I too looked at some Gary fishers, and Specializeds, and ended up w/ the Spec. Rockhopper.
they both felt fairly similar to me, and both were solid and comfortable, I just got a decent deal on the rockhopper and it fit me a tad better. Both are excellent bikes though, but you really do need to ride and see for yourself:

for example in Fisher i'd ride a 15.5"
and in a Specialized i ride a 17" 
and Haro i'd ride a 16" or 18"

....so sizes can vary, best thing to do is def to take em both out an see which fits you better. They're both nice bikes.

--l If you can though i'd try and see if you could go up a model, like for Specialized=rockhopper and Gary Fisher = wahoo or marlin, you'll pay more but get better components and in the case of the specialized get a bit of a better frame. I thnk on the GF, they pretty much use the same frame from the Tarpon to HooKooeKoo at least for the 2009's.

It may mean you'll have to wait another paycheck or two, but i thnk it would be worth it. Or see if they have a previous years model at your LBS. Its worth checking into. If not, no worries, either way you're gonna end up w/ a sweet bike as both are good solid reputable brands w/ excellent products.... whatever gets you out and peddaling though.
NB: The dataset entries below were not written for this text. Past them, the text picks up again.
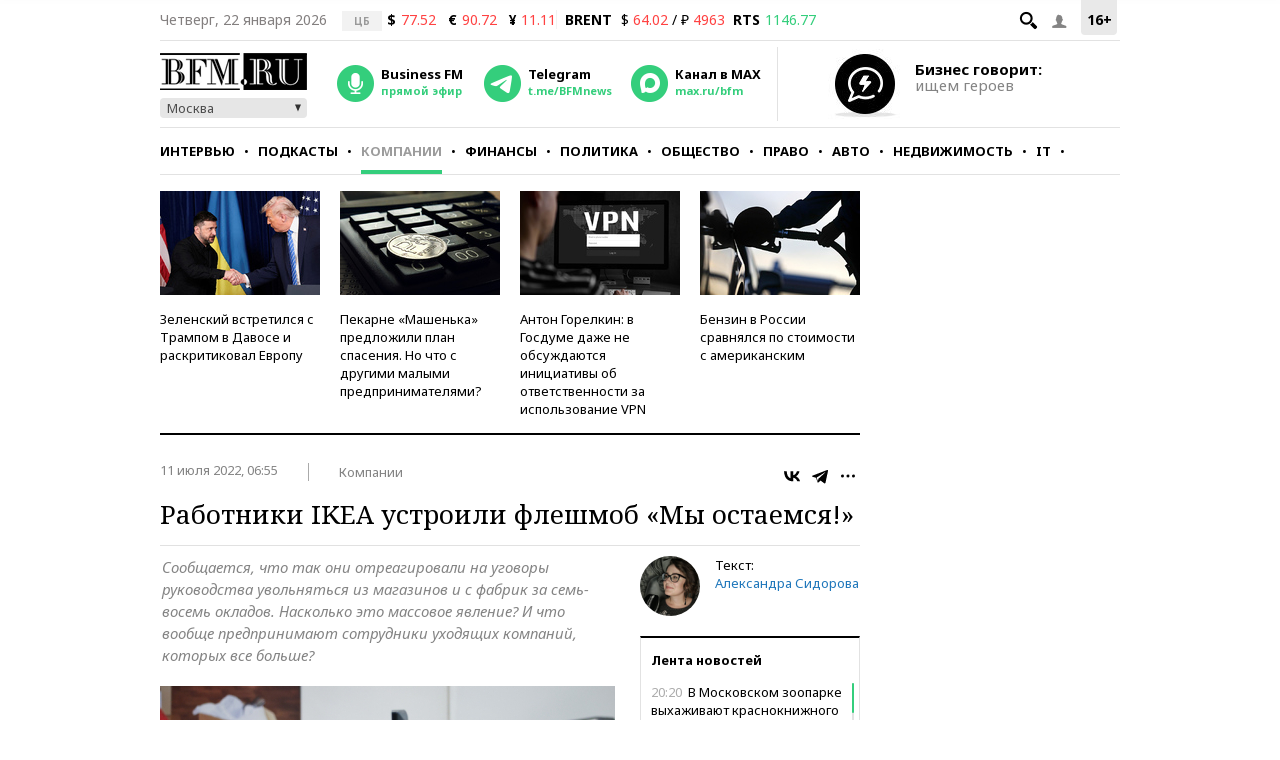

--- FILE ---
content_type: application/javascript
request_url: https://smi2.ru/counter/settings?payload=CMKIAhi67ou2vjM6JDJjYzFhZWEzLWZiNjAtNGJlOC1hYWNlLTRhYTZkY2Y5NjQyOA&cb=_callbacks____0mkpqb2g4
body_size: 1516
content:
_callbacks____0mkpqb2g4("[base64]");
keep us posted on what you go w/

--cheers


----------



## shopcat_cycles (Dec 28, 2007)

60 percent of the time, Gary Fisher wins everytime.

Yeah, test rides.


----------



## CupOfJava (Dec 1, 2008)

ncfisherman said:


> 60 percent of the time, Gary Fisher wins everytime.
> 
> Yeah, test rides.


So GF wins "everytime" 60% of the time? huh? :madman:

Do you even ridE?


----------



## bdamiano12 (Mar 9, 2009)

Thanks for all the advice. I guess the consensus is to go for a test ride. I am sure I will let you guys know what I get as soon as its mine. 

Dont worry ncfisherman I use sexpanther too. It's made of real bits of panther. That's how you know it works.


----------



## preppy (Aug 12, 2008)

bdamiano12 said:


> Thanks for all the advice. I guess the consensus is to go for a test ride. I am sure I will let you guys know what I get as soon as its mine.
> 
> Dont worry ncfisherman I use sexpanther too. It's made of real bits of panther. That's how you know it works.


I use Blackbeards Delight when I ride, but when I am in a glass case of emotion and want some afternoon delight I switch to sexpanther...


----------



## nagatahawk (Jun 20, 2007)

*Gf*

All things being equal, i'll take a Gary Fisher over a Specialized.


----------



## shopcat_cycles (Dec 28, 2007)

CupOfJava said:


> So GF wins "everytime" 60% of the time? huh? :madman:
> 
> Do you even ridE?


Yes, everyday.

See Anchorman...AKA it's a joke


----------



## LDSumpter17 (Sep 22, 2008)

You should definitely go and test ride the bikes....I am 6' and have a 31 inch inseam and I ride a 19 so that is probably the size you will want. I have taken 3 friends in the last year to the bike shop for test rides between specialized, GF and Trek....All 3 went GF but get what feels best for you


----------



## Mach1maniak (Mar 18, 2009)

After reading several people say that they are 6' tall with 31-32 inseem and have been fitted with a 19" frame makes me curious...I'm 6' 4" with a 32" inseem and have been fitted with a 23" frame on a specialized hardrock from my LBS, but the bike feels huge underneath me. Is that normal? Thanks in advance!


----------



## bdamiano12 (Mar 9, 2009)

I know nothing but I think it's more about feel. I actually ended up getting a 17" frame on a gary fisher wahoo because I just feel more comfortable on a smaller bike. But I am a total newb so I could be completely wrong. 

Thanks for all the help and advice guys. I should be picking up my bike tomorrow. I will post some pics asap.


----------